# Your goal:
For each entry below, output it exactly as it stands.

# Data to process:
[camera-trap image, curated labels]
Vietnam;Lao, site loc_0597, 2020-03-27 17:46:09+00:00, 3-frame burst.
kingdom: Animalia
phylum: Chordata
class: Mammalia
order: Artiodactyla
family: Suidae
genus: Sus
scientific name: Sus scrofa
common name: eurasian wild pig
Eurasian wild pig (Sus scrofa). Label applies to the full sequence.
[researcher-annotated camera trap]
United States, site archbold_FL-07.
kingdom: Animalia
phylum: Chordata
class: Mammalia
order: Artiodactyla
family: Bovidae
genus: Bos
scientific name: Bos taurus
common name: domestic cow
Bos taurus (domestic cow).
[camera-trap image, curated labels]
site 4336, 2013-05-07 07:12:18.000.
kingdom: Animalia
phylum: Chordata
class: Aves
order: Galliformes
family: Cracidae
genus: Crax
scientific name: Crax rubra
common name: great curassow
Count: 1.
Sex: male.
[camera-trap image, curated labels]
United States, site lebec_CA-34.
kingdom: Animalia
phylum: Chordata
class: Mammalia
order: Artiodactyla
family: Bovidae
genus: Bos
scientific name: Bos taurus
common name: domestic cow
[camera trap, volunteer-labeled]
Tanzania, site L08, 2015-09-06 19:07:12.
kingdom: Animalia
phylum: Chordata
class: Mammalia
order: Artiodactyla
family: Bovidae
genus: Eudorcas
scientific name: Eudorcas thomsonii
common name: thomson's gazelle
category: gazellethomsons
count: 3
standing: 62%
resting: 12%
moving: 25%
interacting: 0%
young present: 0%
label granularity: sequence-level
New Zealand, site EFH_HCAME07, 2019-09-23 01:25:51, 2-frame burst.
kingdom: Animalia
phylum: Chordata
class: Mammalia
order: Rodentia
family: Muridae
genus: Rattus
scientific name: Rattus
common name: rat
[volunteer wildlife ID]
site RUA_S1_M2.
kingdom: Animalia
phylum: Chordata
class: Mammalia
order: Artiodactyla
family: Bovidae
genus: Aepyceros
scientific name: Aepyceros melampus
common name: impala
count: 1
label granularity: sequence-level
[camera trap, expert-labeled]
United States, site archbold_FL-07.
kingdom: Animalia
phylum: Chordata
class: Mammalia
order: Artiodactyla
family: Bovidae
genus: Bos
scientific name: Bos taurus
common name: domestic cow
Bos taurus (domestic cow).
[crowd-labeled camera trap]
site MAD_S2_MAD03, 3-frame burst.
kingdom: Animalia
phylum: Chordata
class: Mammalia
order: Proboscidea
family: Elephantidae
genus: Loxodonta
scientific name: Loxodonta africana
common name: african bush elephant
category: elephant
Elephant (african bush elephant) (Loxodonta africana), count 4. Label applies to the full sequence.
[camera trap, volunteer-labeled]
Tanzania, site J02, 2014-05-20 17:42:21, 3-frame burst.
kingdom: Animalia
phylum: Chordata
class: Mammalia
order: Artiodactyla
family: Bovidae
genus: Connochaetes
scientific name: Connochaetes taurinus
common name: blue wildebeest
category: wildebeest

# Exercise answer:
[camera-trap image, curated labels]
Vietnam;Lao, site loc_0597, 2020-03-27 17:46:09+00:00, 3-frame burst.
kingdom: Animalia
phylum: Chordata
class: Mammalia
order: Artiodactyla
family: Suidae
genus: Sus
scientific name: Sus scrofa
common name: eurasian wild pig
Eurasian wild pig (Sus scrofa). Label applies to the full sequence.
[researcher-annotated camera trap]
United States, site archbold_FL-07.
kingdom: Animalia
phylum: Chordata
class: Mammalia
order: Artiodactyla
family: Bovidae
genus: Bos
scientific name: Bos taurus
common name: domestic cow
Bos taurus (domestic cow).
[camera-trap image, curated labels]
site 4336, 2013-05-07 07:12:18.000.
kingdom: Animalia
phylum: Chordata
class: Aves
order: Galliformes
family: Cracidae
genus: Crax
scientific name: Crax rubra
common name: great curassow
Count: 1.
Sex: male.
[camera-trap image, curated labels]
United States, site lebec_CA-34.
kingdom: Animalia
phylum: Chordata
class: Mammalia
order: Artiodactyla
family: Bovidae
genus: Bos
scientific name: Bos taurus
common name: domestic cow
[camera trap, volunteer-labeled]
Tanzania, site L08, 2015-09-06 19:07:12.
kingdom: Animalia
phylum: Chordata
class: Mammalia
order: Artiodactyla
family: Bovidae
genus: Eudorcas
scientific name: Eudorcas thomsonii
common name: thomson's gazelle
category: gazellethomsons
count: 3
standing: 62%
resting: 12%
moving: 25%
interacting: 0%
young present: 0%
label granularity: sequence-level
New Zealand, site EFH_HCAME07, 2019-09-23 01:25:51, 2-frame burst.
kingdom: Animalia
phylum: Chordata
class: Mammalia
order: Rodentia
family: Muridae
genus: Rattus
scientific name: Rattus
common name: rat
[volunteer wildlife ID]
site RUA_S1_M2.
kingdom: Animalia
phylum: Chordata
class: Mammalia
order: Artiodactyla
family: Bovidae
genus: Aepyceros
scientific name: Aepyceros melampus
common name: impala
count: 1
label granularity: sequence-level
[camera trap, expert-labeled]
United States, site archbold_FL-07.
kingdom: Animalia
phylum: Chordata
class: Mammalia
order: Artiodactyla
family: Bovidae
genus: Bos
scientific name: Bos taurus
common name: domestic cow
Bos taurus (domestic cow).
[crowd-labeled camera trap]
site MAD_S2_MAD03, 3-frame burst.
kingdom: Animalia
phylum: Chordata
class: Mammalia
order: Proboscidea
family: Elephantidae
genus: Loxodonta
scientific name: Loxodonta africana
common name: african bush elephant
category: elephant
Elephant (african bush elephant) (Loxodonta africana), count 4. Label applies to the full sequence.
[camera trap, volunteer-labeled]
Tanzania, site J02, 2014-05-20 17:42:21, 3-frame burst.
kingdom: Animalia
phylum: Chordata
class: Mammalia
order: Artiodactyla
family: Bovidae
genus: Connochaetes
scientific name: Connochaetes taurinus
common name: blue wildebeest
category: wildebeest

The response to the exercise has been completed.